L'oeuvre de Bergman est parcourue de réflexions morales, sociales et métaphysiques cohérentes, qui donnent l'impression que ses films se ressemblent ou ressassent toujours les mêmes thèmes. C'est en partie faux. Bien sûr il y a souvent des femmes qui se déchirent, des hommes impuissants et en proie au doute, des familles au bord de l'implosion, l'absence de Dieu et une forte influence de la psychanalyse, mais il innerve des films aussi différents que les drames historiques (La Source, le Septième Sceau), films intimistes (Cris et chuchotements, Sonate d'automne, etc.) ou bien des drames plus difficilement classables, modernes et contemporains à la fois, comme Monika ou donc ce Persona, que je découvrais enfin en intégralité hier soir.

Guyness le remarque justement, le film est pour ainsi dire en "blanc et noir" par moments, tant la lumière inonde la pellicule. Le prologue et la conclusion du film, ainsi que sa brisure centrale, sont à ce sujet révélateurs : la lumière incandescente est à l'origine de la matière même du film : elle permet l'impression de la pellicule photosensible, la projection des images imprimées sur l'écran éclairé. C'est ce dispositif qui nous est montré en train de dérailler, à trois reprises : au début, où le dysfonctionnement est sensible (incohérence relative des images qui défilent, sautes, blancs, crissements, musique concrète) mais pas irréversible; au milieu, ou un renversement brutal des rôles se traduit par une destruction de l'image filmique qui se tord et se consume; à la fin, où la lumière s'éteint, et avec elle là fiction.

────

* Consigne
Recopiez à l'identique le passage de la critique de Persona qui débute aux mots « L'oeuvre de Bergman » et s'achève après « intégralité hier soir. ».

────

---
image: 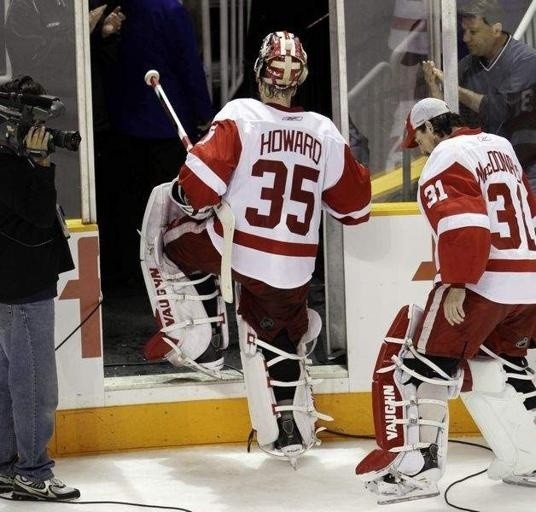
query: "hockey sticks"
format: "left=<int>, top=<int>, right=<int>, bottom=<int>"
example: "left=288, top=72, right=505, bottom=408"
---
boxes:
left=144, top=68, right=235, bottom=306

────

* Réponse
L'oeuvre de Bergman est parcourue de réflexions morales, sociales et métaphysiques cohérentes, qui donnent l'impression que ses films se ressemblent ou ressassent toujours les mêmes thèmes. C'est en partie faux. Bien sûr il y a souvent des femmes qui se déchirent, des hommes impuissants et en proie au doute, des familles au bord de l'implosion, l'absence de Dieu et une forte influence de la psychanalyse, mais il innerve des films aussi différents que les drames historiques (La Source, le Septième Sceau), films intimistes (Cris et chuchotements, Sonate d'automne, etc.) ou bien des drames plus difficilement classables, modernes et contemporains à la fois, comme Monika ou donc ce Persona, que je découvrais enfin en intégralité hier soir.